◆ **SUPPLIED PASSAGE**:
((

This week, I'm demonstrating how RUNE could navigate from their $30M+ in funding (seed + Series A) to DoD contracts, using PSC D302 as our lens into the federal IT procurement ecosystem where military requirements remain vastly underserved.
Let's decode the opportunity.
0️⃣ Market Research Phase
Anchor Code: PSC D302 – IT and Telecom Systems Development: My deep dive into PSC D302 contracts (per USAspending.gov FY24-25 data) exposed a market dominated by civilian agencies but underserved in defense-specific requirements. This isn't just opportunity—it's validation that DoD needs purpose-built solutions for contested environments where traditional IT approaches fail.
Geographic Concentration Reveals Strategic Entry Points
Location Patterns Expose Where Defense IT Dollars Aren't Flowing—Yet

The concentration reveals entrenched relationships around civilian agencies, but notice the lighter shading in traditional defense technology corridors—San Diego, Huntsville, Colorado Springs. For RUNE, this geographic white space represents opportunity to capture defense-specific requirements underserved by Beltway incumbents.
Monthly Obligation Patterns Expose Funding Cycles
Federal money follows predictable rhythms. Master these patterns, and you'll know when to strike:

These erratic spending patterns reveal opportunity—while traditional defense contractors cluster around Q4 surges, PSC D302's volatile month-to-month swings indicate fragmented buying across multiple agencies. This unpredictability rewards agile companies like RUNE that can respond quickly to sudden procurement opportunities rather than waiting for annual cycles.
Key Market Metrics (Source: USAspending.gov FY24-25):

The market structure reveals heavy reliance on existing contract vehicles with ~70% flowing through task orders. But here's the insight: civilian-focused vehicles dominate, creating gaps for defense-specific solutions that can't be delivered through GSA schedules.
Why This Matters: PSC D302's market structure reveals a fundamental mismatch—civilian agencies drive 89% of spending while defense-specific requirements go unmet. The erratic monthly spending patterns and geographic concentration in traditional government corridors create openings for companies willing to think differently about federal IT. For RUNE, this is validation that the DoD desperately needs purpose-built solutions for contested environments where civilian IT approaches fail.

))

◆ **EXTRACTED MATERIAL**:
((

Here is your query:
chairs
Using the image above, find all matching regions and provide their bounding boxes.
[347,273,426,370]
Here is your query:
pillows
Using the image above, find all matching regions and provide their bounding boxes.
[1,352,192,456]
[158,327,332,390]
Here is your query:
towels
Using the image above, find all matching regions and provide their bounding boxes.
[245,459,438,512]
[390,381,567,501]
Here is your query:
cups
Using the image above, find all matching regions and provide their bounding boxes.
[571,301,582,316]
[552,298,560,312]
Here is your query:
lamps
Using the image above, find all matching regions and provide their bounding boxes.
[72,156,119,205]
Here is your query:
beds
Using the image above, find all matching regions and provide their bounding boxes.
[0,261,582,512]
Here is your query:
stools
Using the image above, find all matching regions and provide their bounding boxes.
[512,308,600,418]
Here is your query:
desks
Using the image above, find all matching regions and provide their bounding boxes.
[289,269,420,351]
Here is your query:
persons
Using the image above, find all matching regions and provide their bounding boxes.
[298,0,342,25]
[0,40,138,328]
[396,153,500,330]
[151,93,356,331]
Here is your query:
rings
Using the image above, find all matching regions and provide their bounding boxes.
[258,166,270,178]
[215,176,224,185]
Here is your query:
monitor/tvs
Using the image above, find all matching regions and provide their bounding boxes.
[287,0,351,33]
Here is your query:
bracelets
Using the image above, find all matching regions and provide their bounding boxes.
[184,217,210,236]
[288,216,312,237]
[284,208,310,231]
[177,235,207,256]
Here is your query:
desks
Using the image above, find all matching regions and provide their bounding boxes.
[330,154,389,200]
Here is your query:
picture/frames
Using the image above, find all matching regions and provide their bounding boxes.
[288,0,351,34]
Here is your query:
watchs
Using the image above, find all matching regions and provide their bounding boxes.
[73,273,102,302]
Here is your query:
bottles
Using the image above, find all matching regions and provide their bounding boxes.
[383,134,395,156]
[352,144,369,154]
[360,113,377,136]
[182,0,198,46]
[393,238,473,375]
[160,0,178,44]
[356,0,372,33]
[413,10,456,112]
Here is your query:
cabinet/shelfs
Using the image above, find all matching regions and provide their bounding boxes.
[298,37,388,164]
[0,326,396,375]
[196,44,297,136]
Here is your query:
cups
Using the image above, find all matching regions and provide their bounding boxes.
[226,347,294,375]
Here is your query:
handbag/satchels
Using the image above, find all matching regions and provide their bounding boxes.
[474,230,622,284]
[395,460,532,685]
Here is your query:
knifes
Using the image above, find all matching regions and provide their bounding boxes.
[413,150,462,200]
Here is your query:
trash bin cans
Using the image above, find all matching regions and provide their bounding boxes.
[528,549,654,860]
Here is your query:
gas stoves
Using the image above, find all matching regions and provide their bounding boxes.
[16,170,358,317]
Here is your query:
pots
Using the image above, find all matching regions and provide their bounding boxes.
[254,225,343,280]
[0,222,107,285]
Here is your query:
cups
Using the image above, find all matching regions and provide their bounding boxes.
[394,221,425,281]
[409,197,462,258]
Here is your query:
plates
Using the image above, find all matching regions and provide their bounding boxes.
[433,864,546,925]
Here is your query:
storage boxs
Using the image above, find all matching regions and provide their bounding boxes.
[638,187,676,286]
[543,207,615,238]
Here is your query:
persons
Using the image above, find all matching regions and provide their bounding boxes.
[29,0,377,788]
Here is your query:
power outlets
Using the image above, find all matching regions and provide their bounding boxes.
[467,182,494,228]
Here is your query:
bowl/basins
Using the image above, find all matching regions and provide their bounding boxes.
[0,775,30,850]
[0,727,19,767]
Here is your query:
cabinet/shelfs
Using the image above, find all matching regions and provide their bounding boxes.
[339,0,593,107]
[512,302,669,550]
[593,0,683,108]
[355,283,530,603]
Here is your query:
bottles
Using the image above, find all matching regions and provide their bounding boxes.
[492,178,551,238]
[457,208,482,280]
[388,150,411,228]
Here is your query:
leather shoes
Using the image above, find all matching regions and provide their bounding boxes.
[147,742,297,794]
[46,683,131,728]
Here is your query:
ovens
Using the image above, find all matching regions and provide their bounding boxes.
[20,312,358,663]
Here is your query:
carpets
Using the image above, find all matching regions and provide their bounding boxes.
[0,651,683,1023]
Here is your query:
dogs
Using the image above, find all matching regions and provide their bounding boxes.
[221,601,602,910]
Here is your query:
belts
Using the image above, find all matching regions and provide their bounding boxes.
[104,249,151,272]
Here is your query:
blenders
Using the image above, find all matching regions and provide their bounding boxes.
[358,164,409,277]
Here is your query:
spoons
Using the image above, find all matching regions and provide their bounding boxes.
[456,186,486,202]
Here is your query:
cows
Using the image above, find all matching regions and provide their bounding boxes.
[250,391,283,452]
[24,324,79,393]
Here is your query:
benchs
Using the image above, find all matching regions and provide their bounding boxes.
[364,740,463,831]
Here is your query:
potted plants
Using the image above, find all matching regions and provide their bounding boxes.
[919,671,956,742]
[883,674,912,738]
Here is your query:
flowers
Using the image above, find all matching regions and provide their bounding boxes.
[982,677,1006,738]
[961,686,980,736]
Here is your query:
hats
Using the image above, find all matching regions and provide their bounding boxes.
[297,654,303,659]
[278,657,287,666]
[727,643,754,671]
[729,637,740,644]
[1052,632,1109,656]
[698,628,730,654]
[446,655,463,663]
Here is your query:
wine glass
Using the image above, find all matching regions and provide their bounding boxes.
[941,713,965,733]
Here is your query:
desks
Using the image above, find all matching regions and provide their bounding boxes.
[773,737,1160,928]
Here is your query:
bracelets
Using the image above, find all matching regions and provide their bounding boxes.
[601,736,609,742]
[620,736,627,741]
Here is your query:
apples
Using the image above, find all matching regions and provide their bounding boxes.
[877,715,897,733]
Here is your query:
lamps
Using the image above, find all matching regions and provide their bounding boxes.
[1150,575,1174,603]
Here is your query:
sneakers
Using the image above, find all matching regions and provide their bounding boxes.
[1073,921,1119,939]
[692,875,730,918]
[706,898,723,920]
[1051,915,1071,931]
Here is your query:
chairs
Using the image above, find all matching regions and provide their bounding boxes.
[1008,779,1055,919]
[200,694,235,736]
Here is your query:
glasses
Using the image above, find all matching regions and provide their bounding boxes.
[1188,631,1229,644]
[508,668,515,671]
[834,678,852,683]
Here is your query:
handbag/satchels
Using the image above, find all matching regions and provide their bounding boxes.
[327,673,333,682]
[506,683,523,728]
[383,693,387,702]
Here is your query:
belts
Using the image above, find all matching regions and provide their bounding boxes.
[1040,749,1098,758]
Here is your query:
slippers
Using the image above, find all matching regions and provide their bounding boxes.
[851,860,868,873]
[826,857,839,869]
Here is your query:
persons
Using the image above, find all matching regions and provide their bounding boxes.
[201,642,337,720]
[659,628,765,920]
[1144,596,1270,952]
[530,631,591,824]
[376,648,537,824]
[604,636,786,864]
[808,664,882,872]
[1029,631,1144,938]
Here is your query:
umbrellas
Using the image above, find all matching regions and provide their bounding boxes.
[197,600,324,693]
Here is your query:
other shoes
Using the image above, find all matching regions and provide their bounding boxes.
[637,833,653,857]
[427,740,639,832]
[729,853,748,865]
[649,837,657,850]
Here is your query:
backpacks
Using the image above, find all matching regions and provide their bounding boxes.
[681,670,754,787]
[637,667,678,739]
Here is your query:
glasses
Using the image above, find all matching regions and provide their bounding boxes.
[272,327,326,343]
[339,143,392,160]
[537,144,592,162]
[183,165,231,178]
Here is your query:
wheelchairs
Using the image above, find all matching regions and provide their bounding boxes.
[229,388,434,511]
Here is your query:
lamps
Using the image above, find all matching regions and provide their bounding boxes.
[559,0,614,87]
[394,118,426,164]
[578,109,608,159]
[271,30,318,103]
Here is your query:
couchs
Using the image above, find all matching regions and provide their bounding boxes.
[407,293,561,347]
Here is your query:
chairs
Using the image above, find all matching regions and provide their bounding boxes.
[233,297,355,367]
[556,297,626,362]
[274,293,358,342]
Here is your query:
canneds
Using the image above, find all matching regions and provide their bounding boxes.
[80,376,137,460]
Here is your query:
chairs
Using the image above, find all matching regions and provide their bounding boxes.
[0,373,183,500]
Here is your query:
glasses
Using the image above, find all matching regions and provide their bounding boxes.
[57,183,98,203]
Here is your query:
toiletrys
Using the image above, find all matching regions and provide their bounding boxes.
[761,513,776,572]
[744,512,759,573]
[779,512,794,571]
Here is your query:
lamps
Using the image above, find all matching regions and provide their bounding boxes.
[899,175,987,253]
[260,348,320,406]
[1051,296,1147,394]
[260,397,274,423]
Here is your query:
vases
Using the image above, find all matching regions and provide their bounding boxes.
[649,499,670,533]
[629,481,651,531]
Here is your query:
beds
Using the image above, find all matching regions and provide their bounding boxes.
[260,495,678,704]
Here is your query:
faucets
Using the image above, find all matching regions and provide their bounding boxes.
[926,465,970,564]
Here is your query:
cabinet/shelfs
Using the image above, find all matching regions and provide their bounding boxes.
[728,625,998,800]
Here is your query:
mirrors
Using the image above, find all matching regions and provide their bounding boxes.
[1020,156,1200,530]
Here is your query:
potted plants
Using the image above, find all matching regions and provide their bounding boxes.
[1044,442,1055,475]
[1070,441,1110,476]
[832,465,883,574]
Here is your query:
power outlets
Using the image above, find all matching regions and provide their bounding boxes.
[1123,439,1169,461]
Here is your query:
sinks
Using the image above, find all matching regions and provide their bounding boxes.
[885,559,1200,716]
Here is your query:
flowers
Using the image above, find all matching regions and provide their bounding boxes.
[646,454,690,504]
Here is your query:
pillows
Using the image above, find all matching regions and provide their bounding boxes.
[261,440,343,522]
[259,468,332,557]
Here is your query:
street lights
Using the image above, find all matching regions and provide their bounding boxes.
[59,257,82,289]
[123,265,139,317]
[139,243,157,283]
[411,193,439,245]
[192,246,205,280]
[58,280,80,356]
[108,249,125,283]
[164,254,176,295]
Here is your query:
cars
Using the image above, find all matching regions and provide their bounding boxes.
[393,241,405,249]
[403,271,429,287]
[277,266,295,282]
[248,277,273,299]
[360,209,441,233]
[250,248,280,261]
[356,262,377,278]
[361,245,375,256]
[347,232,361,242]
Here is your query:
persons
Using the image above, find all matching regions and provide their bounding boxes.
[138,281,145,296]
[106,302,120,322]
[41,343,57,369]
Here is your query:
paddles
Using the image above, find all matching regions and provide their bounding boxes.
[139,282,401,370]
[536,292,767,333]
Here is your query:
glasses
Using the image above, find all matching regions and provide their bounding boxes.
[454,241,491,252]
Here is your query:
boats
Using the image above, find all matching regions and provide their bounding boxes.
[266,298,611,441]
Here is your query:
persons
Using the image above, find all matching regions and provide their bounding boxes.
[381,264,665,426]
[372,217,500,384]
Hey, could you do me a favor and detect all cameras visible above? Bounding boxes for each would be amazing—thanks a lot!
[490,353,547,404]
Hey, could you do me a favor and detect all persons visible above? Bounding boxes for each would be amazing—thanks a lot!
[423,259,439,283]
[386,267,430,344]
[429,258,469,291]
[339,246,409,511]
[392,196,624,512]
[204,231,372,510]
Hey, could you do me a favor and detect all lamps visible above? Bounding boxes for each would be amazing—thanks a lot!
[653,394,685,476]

))

◆ **REQUIRED WORK**:
(A) Substitute "unstable" for "volatile" and give the stretch of the PSC D302 market analysis from "These erratic spending" through "through GSA schedules.".
(B) Continue the PSC D302 market analysis, starting after its last sentence.

◆ **RESULTS BY TASK**:
(A)
These erratic spending patterns reveal opportunity—while traditional defense contractors cluster around Q4 surges, PSC D302's unstable month-to-month swings indicate fragmented buying across multiple agencies. This unpredictability rewards agile companies like RUNE that can respond quickly to sudden procurement opportunities rather than waiting for annual cycles.
Key Market Metrics (Source: USAspending.gov FY24-25):

The market structure reveals heavy reliance on existing contract vehicles with ~70% flowing through task orders. But here's the insight: civilian-focused vehicles dominate, creating gaps for defense-specific solutions that can't be delivered through GSA schedules.

(B)
Ways to Leverage This:
Geographic Arbitrage - Establish presence in underserved defense tech hubs (Huntsville, Colorado Springs) rather than competing in saturated Northern Virginia
Timing Strategy - Target the volatile spending months rather than traditional Q4, when competition is less predictable
Vehicle Innovation - Create new defense-specific contract vehicles rather than forcing military requirements through civilian GSA schedules
Market Positioning - Message explicitly as "built for contested operations" to differentiate from civilian IT vendors who dominate current spending
1️⃣ Actionable Defense Roadmap
From Ex-Anduril Innovation to DoD Contracts: RUNE Technologies stands at a critical juncture—venture-backed logistics innovation meeting urgent military modernization needs. Their radical approach—AI-driven predictive logistics that works when communications fail. But superior technology alone won't win federal contracts. Here's how a company like RUNE could navigate this market:
Stage-Specific Entry Strategy:
For Series A Funded Companies (like RUNE):
Immediate Focus: Army's Contested Logistics SBIR topics and DLA's logistics OTA vehicle align perfectly—no past performance required
Relationship Building: Schedule meetings with Army Futures Command's Contested Logistics Cross-Functional Team before pursuing larger contracts
Strategic Consideration: Their already-public Palantir partnership strengthens credibility with defense innovation offices and primes.
Common Mistakes to Avoid: Don't chase civilian GSA schedules—they're optimized for cloud-based systems that fail in DDIL environments
For Series A+:
Skip to OTA consortium access through existing DLA vehicle
Target sub-contractor roles on major logistics IDIQ recompetes
Position for FY27 budget cycle based on FY26 pilot success
The market structure data shows defense represents only 11% of PSC D302 dollars (per USAspending.gov). Translation: massive white space for defense-focused solutions. RUNE must differentiate from civilian IT vendors by emphasizing contested environment capabilities.
Strategic Entry Points by Funding Stage:
Why This Matters: The federal market rewards systematic capability building. RUNE's ex-Anduril leadership understands this—they've seen the playbook. Their challenge: executing faster than incumbents can adapt. The fragmented PSC D302 market with low DoD penetration creates unique opportunity for defense-first entrants.
Ways to Leverage This:
SBIR Stacking - Apply to Army, Navy, and DLA logistics SBIRs simultaneously for parallel paths
Consortium Acceleration - DLA's Worldwide Logistics OTA provides immediate prototype pathway
Geographic Arbitrage - Consider presence in underserved defense hubs vs saturated Northern Virginia
Vehicle Innovation - Create defense-specific contract vehicles rather than competing on GSA schedules
2️⃣ Budget Intelligence Foundations
Who Really Controls the Market: Understanding who gets the money is step one. Step two is understanding how civilian dominance creates defense opportunity.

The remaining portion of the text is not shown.